Why can't I have protected interface members?

I think everyone hammered the point of an interface having only public members, no implementation details. What you are looking for is an abstract class.

public interface IOrange
{
    OrangePeel Peel { get; }
}

public abstract class OrangeBase : IOrange
{
    protected OrangeBase() {}
    protected abstract OrangePips Seeds { get; }
    public abstract OrangePeel Peel { get; }
}

public class NavelOrange : OrangeBase
{
    public override OrangePeel Peel { get { return new OrangePeel(); } }
    protected override OrangePips Seeds { get { return null; } }
}

public class ValenciaOrange : OrangeBase
{
    public override OrangePeel Peel { get { return new OrangePeel(); } }
    protected override OrangePips Seeds { get { return new OrangePips(6); } }
}

Edit: It is fair to argue that if we have a PlasticOrange that derives from a class Ornament, it can only implement IOrange and not the Seeds protected method. That is fine. An interface by definition is a contract between a caller and an object, not between a class and its subclasses. The abstract class is as close as we come to this concept. And that is fine. What you are essentially proposing is another construct in the language through which we can switch subclasses from one base class to another without breaking the build.

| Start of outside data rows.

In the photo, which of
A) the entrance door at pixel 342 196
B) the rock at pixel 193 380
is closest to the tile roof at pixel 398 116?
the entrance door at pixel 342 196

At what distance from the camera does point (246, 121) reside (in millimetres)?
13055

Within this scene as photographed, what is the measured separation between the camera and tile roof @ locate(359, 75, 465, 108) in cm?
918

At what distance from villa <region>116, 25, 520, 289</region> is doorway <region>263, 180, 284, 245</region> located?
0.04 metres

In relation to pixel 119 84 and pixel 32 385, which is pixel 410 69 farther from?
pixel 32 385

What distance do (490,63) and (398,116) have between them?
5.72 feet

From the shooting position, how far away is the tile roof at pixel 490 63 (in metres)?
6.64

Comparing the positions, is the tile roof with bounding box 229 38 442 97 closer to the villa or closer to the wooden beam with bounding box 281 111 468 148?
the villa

To me, this doesn't make sense.

If you are creating a subclass of a class, the subclass is a specialization of the base class. It should be fully aware of any protected members of the base class. But if you suddenly want to switch the base class out, it makes no sense that the subclass should work with any other IOrange.

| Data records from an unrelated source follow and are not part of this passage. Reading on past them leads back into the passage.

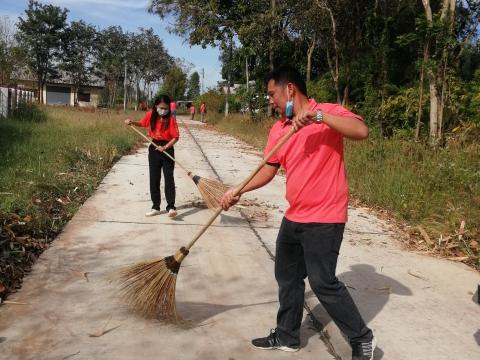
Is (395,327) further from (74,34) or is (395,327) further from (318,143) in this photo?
(74,34)

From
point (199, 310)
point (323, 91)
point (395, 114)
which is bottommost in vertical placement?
point (199, 310)

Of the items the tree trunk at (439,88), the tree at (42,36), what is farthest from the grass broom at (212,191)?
the tree at (42,36)

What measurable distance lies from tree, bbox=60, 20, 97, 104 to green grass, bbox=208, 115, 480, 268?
48468 millimetres

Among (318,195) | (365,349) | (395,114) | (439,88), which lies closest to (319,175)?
(318,195)

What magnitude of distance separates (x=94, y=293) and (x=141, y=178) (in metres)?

I suppose you have a fair question, but it seems like a corner case and I don't see any benefit from it to be honest.


Can't see why would one want this. If you want derived class to provide an implementation of a particular method, go for abstract base classes. Interfaces are just that - interfaces. A public contract, nothing else. Think of interface as of specification which describes how should the implementation look to the outside world. A specification for a two-pin plug does not state (at least I assume that) what it's internal structure should be like. It just must be interface-compatible with a plug socket. Plug
(source: made-in-china.com)


Because it makes no sense. An interface is a publicly exposed contract. I am an IThing, therefore I will perform IThing methods if asked. You can't ask an IThing to confirm it performs methods it can't tell you about.